2011-08-03 07:24 ET - News Release

Mr. Richard Moritz reports

YUKON-NEVADA GOLD CORP. PLANS TO ENTER INTO A PREPAID FORWARD GOLD PURCHASE AGREEMENT

Yukon-Nevada Gold Corp. is currently negotiating a forward gold purchase agreement with Deutsche Bank AG, London branch, a leading global provider of financial solutions. Subject to satisfaction of all closing conditions and internal approval requirements (including Deutsche Bank's credit committee), Deutsche Bank will finance a $120-million (U.S.) prepaid gold forward facility to Queenstake Resources USA Inc., a subsidiary of the company.

The facility is a forward contract currently structured to deliver 173,880 ounces of gold over a 48-month term. The schedule of gold payments is set forth as follows: during the first six months of the term, 1,000 ounces per month; for the next six months of the term, 2,000 ounces per month; and for the final 36 months of the term, 4,330 ounces per month. The 173,880 ounces of gold that have been committed under this gold facility represent approximately 5.1 per cent of the total gold resources at Queenstake's wholly owned Jerritt Canyon property in Nevada, United States. Subsequent to the receipt of the $120-million (U.S.) prepayment, the remainder of the purchase price for the gold will be paid to Queenstake upon completion of the monthly gold deliveries to Deutsche Bank and will be equal to the amount that the gold price exceeds $850 (U.S.) and up to a maximum gold price of $1,700 (U.S.).

Certain components within the agreement, such as gold pricing valuations, will be finalized at the time of prepayment, which is anticipated to occur around Aug. 12, 2011. As such, a subsequent news release regarding the agreement will be issued upon the date of prepayment with the minimum and maximum gold prices per ounce expressed. There is no interest payable to the Deutsche Bank during the term of the facility.

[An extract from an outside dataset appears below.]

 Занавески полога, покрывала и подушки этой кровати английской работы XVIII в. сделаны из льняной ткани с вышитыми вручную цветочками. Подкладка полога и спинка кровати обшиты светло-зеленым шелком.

Robert Baldock, president and chief executive officer, states: "We are very pleased to be entering into this gold forward facility with Deutsche Bank, one of the world's most reputable leaders in the global commodities market. This gold loan facility will address all of our capital needs for the Jerritt Canyon winterization and other announced cap-ex programs which will enable us to achieve our production targets, increase profitability and create lasting value for our shareholders."

The repayment of the gold facility will be guaranteed by the company and various subsidiaries and will involve the registration of various charges against the company's assets in favour of Deutsche Bank. To enable the grant of the requisite security, approximately $26-million of the proceeds of the loan will be used to repay the senior secured notes issued to noteholders led by Sprott Asset Management LP in August, 2010. The remainder of the proceeds is to be used for the capital expenditures at the Jerritt Canyon property, including the winterization of the processing facility, construction of the tailings storage facility and development of the existing underground and open-pit mines in addition to further improvements to the gold production processes to enhance throughput at the mill.

As Deutsche Bank currently holds securities representing more than 10 per cent of the company's issued and outstanding voting securities (making it an insider of the company within the meaning of Toronto Stock Exchange policies and applicable securities regulations) and as the value of the transaction is greater than 10 per cent of the company's market capitalization (assuming a current market capitalization of approximately $423-million based on a share price of 45.5 cents), disinterested shareholder approval of the transaction is required pursuant to Section 501(c) of the TSX's company manual. The company expects to obtain the requisite shareholder approval by means of written consents from holders of more than 50 per cent of the company's voting securities (excluding those held by Deutsche Bank) pursuant to Section 604(d) of the TSX company manual.

We seek Safe Harbor.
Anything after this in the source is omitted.